Rights, Morality and Campaign Politics
ID
Soundings
I confess to a certain measure of perplexity as I write. The American Catholic Church episcopate (especially) and the leading Republican presidential candidates have now argued repeatedly and strongly in recent weeks that the Obama administration has breeched religious freedom deeply in seeking to guarantee that all US health care institutions, including faith-based ones, provide women in their care with the option of securing contraceptives. The proposed rule is linked to a provision of the recent health care act that requires that all employers providing health insurance ensure that contraceptives are covered under those plans. The Catholic bishops are insisting that this provision be withdrawn so that no business or institution will be required to make sure health insurance plans cover contraception for women. Carried further, no insurance provider will be required to cover women’s contraceptives.
Ensuring discretion to individuals to make personal choices concerning contraception we are told by these religious leaders, violates religious freedom and constitutes an immoral assault on Americans’ First Amendment right to religious liberty. I cannot fathom why. First, as a practical matter, fully 98 percent of American Catholic women practice some form of birth control. Second, the proposed rule mandates only that institutions provide access to reproductive care; individuals and their health care providers may still choose whether to use such methods or not. In short, believers retain their right to believe and to act as they wish. No one is demanding they change their perspectives or behave in ways that do not accord with their own consciences or, presumably, their understanding of the dictates of their faiths. Third, however clumsily the administration might be said to have managed this issue initially, it has since sought reasonably to offer these critics an opportunity for compromise, and in lieu of negotiation, the bishops (and the Republican candidates, for their own reasons) have taken ever more absolutist stands against ensuring the option of such care. Fourth, it is interesting to ask how far this supposed right extends. Shall Jehovah’s Witness health care providers, for example, be permitted to deny blood transfusions to all in their care? Does this institutional understanding of religious freedom have any ethical or moral limits? In short, the proposed federal rule surely allows individuals to believe as they wish and to avail themselves of contraceptive care or not, as they choose. It does nothing to abridge individual’s freedom to practice their faith or to believe as they wish.
In fact, this argument seems not to be about individual religious freedom at all, but instead ensuring institutional privilege to deny adherents, or at least customers, access to a care regimen. I am left pondering why this stance has been taken and why a proverbial political line has been drawn in the sand concerning it. The argument does not stand up under scrutiny, except as a special claim to abridge the civil rights of women who, for whatever reasons, obtain their health care through (mostly) Catholic faith-based institutions. And manifestly, it would otherwise seem outrageous to contend that women should be denied freedom of conscience because they are women. So why argue to the contrary on this matter?

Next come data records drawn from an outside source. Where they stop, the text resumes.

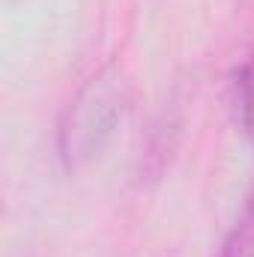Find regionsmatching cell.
I'll list each match as a JSON object with an SVG mask.
<instances>
[{
	"label": "cell",
	"instance_id": "7a4b0ae2",
	"mask_svg": "<svg viewBox=\"0 0 254 257\" xmlns=\"http://www.w3.org/2000/svg\"><path fill=\"white\" fill-rule=\"evenodd\" d=\"M215 257H254V194L245 200L233 227L224 233Z\"/></svg>",
	"mask_w": 254,
	"mask_h": 257
},
{
	"label": "cell",
	"instance_id": "6da1fadb",
	"mask_svg": "<svg viewBox=\"0 0 254 257\" xmlns=\"http://www.w3.org/2000/svg\"><path fill=\"white\" fill-rule=\"evenodd\" d=\"M123 111H126V81L117 66H105L93 78H87L69 99L57 126V156L63 168L75 171L93 162L117 132Z\"/></svg>",
	"mask_w": 254,
	"mask_h": 257
},
{
	"label": "cell",
	"instance_id": "3957f363",
	"mask_svg": "<svg viewBox=\"0 0 254 257\" xmlns=\"http://www.w3.org/2000/svg\"><path fill=\"white\" fill-rule=\"evenodd\" d=\"M233 105H236V117H239V123L245 128V135L254 141V57L236 69Z\"/></svg>",
	"mask_w": 254,
	"mask_h": 257
}]
</instances>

What is more, if this position is more than a little puzzling, what the bishops have not argued is even more perplexing. So far as I can discern, the American Catholic episcopate has not declared loud and public outrage that the United States has practiced rendition and torture, both of which violate Church teachings profoundly. Similarly, bishops have not sent letters home to their faithful urging them to search their consciences as they weigh the pro-torture stands of the three leading GOP presidential candidates. Neither has the hierarchy, so far as I am able to determine, declared vehemently and with volume its moral outrage concerning Congress’ demand that the nation’s facility at Guantanamo Bay remain open. Similarly, the bishops have not indignantly and unanimously protested the extraordinarily high rates of incarceration in the United States, surely a violation of their Church’s social justice teaching.
Finally, one more example of this odd narrowing of questions of morality to issues linked to sexuality and purported institutional religious freedom alone. Taking Catholic social justice teaching seriously, one might imagine US bishops ought to be launching public campaigns to sensitize their adherents and Americans more generally, to the very high rates of hunger and poverty in their midst and demanding that steps be taken to address that situation. The nation’s poverty rate in 2010, for example, stood at 15 percent, higher than at any previous time in more than 30 years. This figure is not an abstraction. It reflects millions of Americans, children particularly, who daily wake hungry, often ill and increasingly without hope. Meanwhile, the GOP candidates have spoken of federal funds wasted on “schemes” of assistance to the poor or unemployed and suggested their principal concern is to help the (employed, presumably) middle class. Yet, none of this has occasioned a torrent of protest from Church officials concerning how such claims contravene Catholic teaching.
For all of these reasons I am left at sea concerning why this political dust-up has occurred at this time and has focused so strongly, albeit indirectly, on abridging women’s rights. I cannot see that individual religious liberty is under assault, and it is undeniable that far more serious moral outrages are occurring and have been embraced by leading GOP presidential contenders. Nonetheless, these are not the target of massive bishopric publicity campaigns and opprobrium. It is indeed extremely difficult to fathom why.